Padahal untuk apa, toa di masjid pun menyerukan para warga untuk bangun sahur. Sebuah budaya yang mubazir. Tegasnya, salah sudah kaprah, benar tidak lumrah. Itulah yang terjadi di lingkungan tempatku kini tinggal, Desa Panongan. Mungkin, kalau aku menanyakan jawaban sudah bisa tertebak, dulu pun begitu.

Memang jamanku ada, namun hanya cukup menyuarakannya di toa Masjid, tak harus berkeliling ke rumah-rumah warga. Sungguh, makin ke sini budaya terbarukan makin menjadi-jadi. Namun, apa peduliku tentang itu semua, apakah ini urusanku? Tentunya, bukan. Jadi, aku tak terlalu peduli. Biarkan mereka bersenang-senang. Hingga waktunya tiba, semua akan berakhir.

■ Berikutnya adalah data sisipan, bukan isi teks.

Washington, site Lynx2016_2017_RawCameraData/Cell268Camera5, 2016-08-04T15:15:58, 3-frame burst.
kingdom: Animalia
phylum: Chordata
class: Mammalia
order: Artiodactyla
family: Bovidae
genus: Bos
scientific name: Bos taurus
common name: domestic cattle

Terlalu risih bagiku untuk mengurusi hal remeh-temeh seperti ini. Biarkan saja, itu yang saat ini terfikir. Lama kelamaan, tangan-tangan itu akan kelelahan dengan sendirinya saat memukul tetabuhan yang bising. Memang belumlah ada orang atau Anggota masyarakat yang mempermasalahkan hal ini. Jadi menurut aku, semua akan biasa saja pada akhirnya. Hanya satu bulan selama Romadhon. Ambil positifnya saja, ada yang meronda ke rumahku. Dan itu gratis.

Meski hanya sebulan dan gratis, serta berisik tak menyulut emosiku untuk menghentikan mereka. Tidak tahu nanti? Semoga saja tidak terlaksana, seperti otak psikopat yang ada dalam diriku. Saat ini. Karena, sepertinya aku senang membuat orang lain dalam kendaliku. Untunglah, ada rem yang selalu menghentikan hal itu. Nasehat guru dan orang tuaku. Terimakasih.

Eh, tapi kenapa? Saat aku mengetikkan perasaanku saat ini, anak-anak kampung itu tidak melewati jalan depan rumahku. Tetabuhan mereka terhenti di sebelah gang lain sebelum rumahku. Alhamdulillah, tidak terlalu berisik terdengar. Mungkinkah ada warga yang menegurnya? Semoga saja. Aku senang dan tak perlu repot-repot melakukan sesuatu seperti apa yang ada dalam fikiranku.

Terlalu lama berfikir penyebab lambat bertindak. Peluang yang ada akan hilang untuk meraihnya. Bertindak tanpa berfikir adalah kecerobohan. Bisa jadi kematian yang akan datang atau kesialan yang menimpa. Berfikir tanpa bertindak adalah lamunan. Memikirkan akibatnya sebelum bertindak adalah kebijaksanaan. Dalam hal ini aku hanya mengamati, apakah budaya tetabuhan akan terhenti meski masih situasi Romadhon?